Nad morze
wybraliśmy się, tradycyjnie już, na przełomie lipca i sierpnia. Kilka dni na pięknej
plaży nad Bałtykiem wyczerpuje całkowicie moje zapotrzebowanie na polskie morze. A
kiedy pogoda dopisze, jest tym bardziej pięknie. Tak było i tym razem. Temperatura
wody zaskakująco wysoka sprawiała, że czułam się jak nad ciepłym morzem.
Ciepłym, w znaczeniu morza egzotycznego, gorącego, południowego… A do tego nasz
piasek! Nikt mi nie powie, że gdzieś na świecie jest lepszy, milszy, bielszy.
Polskie plaże są bez wątpienia jednymi z najpiękniejszych na świecie.
Oczywiście, w sezonie nalezy spodziewać się tłumów - najazd plażowiczów, zwłaszcza przy takiej pogodzie jak w tym roku jest nieunikniony. Ale postanawiamy się tym nie przejmować i cieszyć okolicznościami przyrody.
Pobierowo,
nieduże miasteczko położone kilkadziesiąt kilometrów na wschód od Międzyzdrojów,
jest optymalne – nie za duże ale i nie za małe. Jest tu dość atrakcji, żeby zaspokoić
gusta małych i dużych, ale nie przytłacza nas komercją aż tak bardzo. Jest
taniej niż w większych ośrodkach – ok. złotówki-dwóch na każdym lodzie czy
gofrze…
W zachodniej
części Pobierowa powstał niedawno (jeszcze nie ukończony) nowoczesny budynek – Hotel Baltic Palace. Słyszałam już niepochlebne opinie na jego temat, ale według mnie robi fajne
wrażenie! Jak ktoś nowoczesne budowle to na pewno podzieli mój pogląd.

Zapisane pozycje —
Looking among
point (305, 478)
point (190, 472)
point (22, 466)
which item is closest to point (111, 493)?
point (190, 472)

Polecenie A —
Gdzie, według relacji z wyjazdu nad Bałtyk, leży Pobierowo?
Polecenie B —
Podejmij relację z wyjazdu nad Bałtyk od miejsca, w którym się urywa.

Odpowiedź A —
Kilkadziesiąt kilometrów na wschód od Międzyzdrojów.

Odpowiedź B —
Wzdłuż miasteczka
przebiega tradycyjnie deptak/promenada, przy którym znajdują się niezliczone
ilości lodziarni, punktów z goframi (gofrarni??), knajpek, smażalni, pizzerii i
sklepów – ciuchowych, pamiątkowych, zabawkowych, jubilerskich i innych... Jak
to nad morzem w sezonie… wszystko to ma swój urok i dlatego uwielbiam raz w
roku odwiedzić takie miejsce i zaliczyć spacer wzdłuż promenady – kupując coś
czasem lub tylko gapiąc się. Obowiązkowe są tylko moje ulubione gofry! Nigdzie tak
nie smakują jak nad morzem… No może jeszcze na Śnieżce...:)
A plaża!
Jak już napisałam na początku – plaża bajka! Cudowny miękki piasek wciskający
się wszędzie, co zresztą przeszkadza tylko przez pierwsze 15 minut – potem człowiek
przyzwyczaja się i nie zwraca już na to uwagi, tylko cieszy się dotykiem Ziemi.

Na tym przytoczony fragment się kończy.